_Kutipan Pilihan_
╭──

Sunday, April 26, 2009

Islam dan Muslim Dalam Pandangan Barat

Tragedi 11 september 2001 merupakan skenarioo Barat untuk meyakinkan masyakat dunia bahwa islam yang di tuduhnya selama ini sebagai fundamentalis, ekstrimis, teroris, terbukti adanya. Islam yang anti demokrasi, hak asasi manusia (HAM), liberaslisi, modernisasi, dan tuduhan-tuduhan lainnya menjdi senjata ampuh barat untuk mendeskreditkan islam. Hal itu di sampaikan langsung oleh Josh W. Bush pada 16 september 2001 dalam pidatonya menyakatan bahwa ia merupakan kelanjutan dari perang salib yang perlu di waspadai. Maka label "penjahat" dan " teroris" adalah lebih pantas bagi meraka, kata josh Bush.

Konspirasi Barat bukanlah tidak beralasan. Beberapa alasan munculnya konspirasi itu diantaranya. Pertama, islam politik sebagai tantangan sekaligus pengahlang ruang gerak demokrasi Barat. Pijkan studi kasus revolusi Iran 1979 adalah sebuah gerakan islam politik yang menakutkan Barat. Kedua, peradaban masa depan yang di khawtirkan berada di tangan Islam. Sebagaimana hasil hipotesa tesis Samuuel P. Huntington dalam bukunya, The clahs of civilization Maka perlunya tindakan praktis untuk menghancurkan gerakan Islam secara dini. Ketiga, doktrinitas Islam yang dianggapnya bertentangan dengan logika Barat. Bahakn semenjak munculnya Islam, sudah dianggap musuh baru baru agama yahudi dan Kristen. Perang salib merupakan bukti nyata dari permusuhan itu.

Interpretasi orientalis konfrontasionalis tentang Islam: sang "musuh baru"

Sikap orientalis konfrontasionalis sangat keras terhadap Islam dan Islam politik. mereka lebih melihat bahwa Islam adalah musuh baru yang perlu di musnakan. Sikap toleransi dan demokrasi justru tidak terwujud pada pejabat elitis Barat dalam memberikan kebijakan poltik luar negerinya, khususnya kepada negara-negara Islam yang dianggapnya tidak bersahabat dan mengancam masa depana Amerika dan sekutunya. Pengambilan kebijakan para pejabat elitis Barat khusunya AS atas desakan wacana dan opini yang dibentuk oleh orientalis konfrontasionalis. Mereka senantiasa mendiskripsikan Islam dalam bentuk kejahatan kekerasan, anti demokrsi dan Barat.

Kebanyakan orientalis konfrontasionalis yang sering melabel semua aktivis Islam dengan sebutan "fundamentalis Islam" menganggap bahwa dalam prakteknya, Islam dan demokrasi itu berlawanan.

╰──

_Tugas_
Dalam kutipan tentang Islam dalam pandangan Barat, peristiwa apa yang dijadikan studi kasus gerakan Islam politik yang menakutkan Barat?

_Data Sumber_
╭──

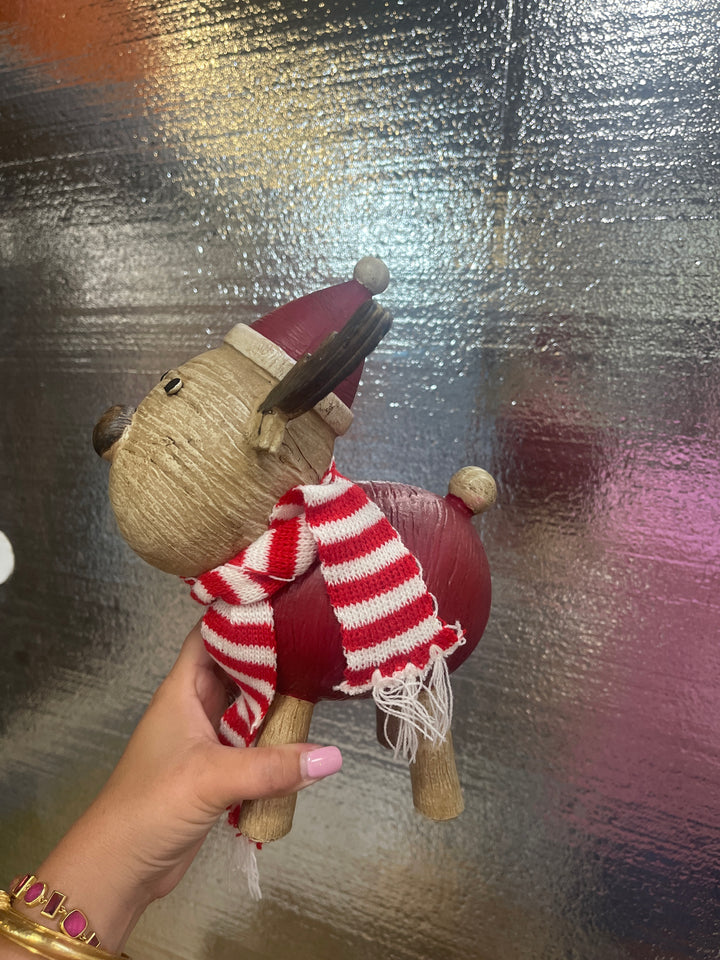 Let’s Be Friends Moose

╰──
╭──

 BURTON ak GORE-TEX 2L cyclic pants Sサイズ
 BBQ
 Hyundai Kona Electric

╰──

_Tempat Jawaban_
Revolusi Iran 1979.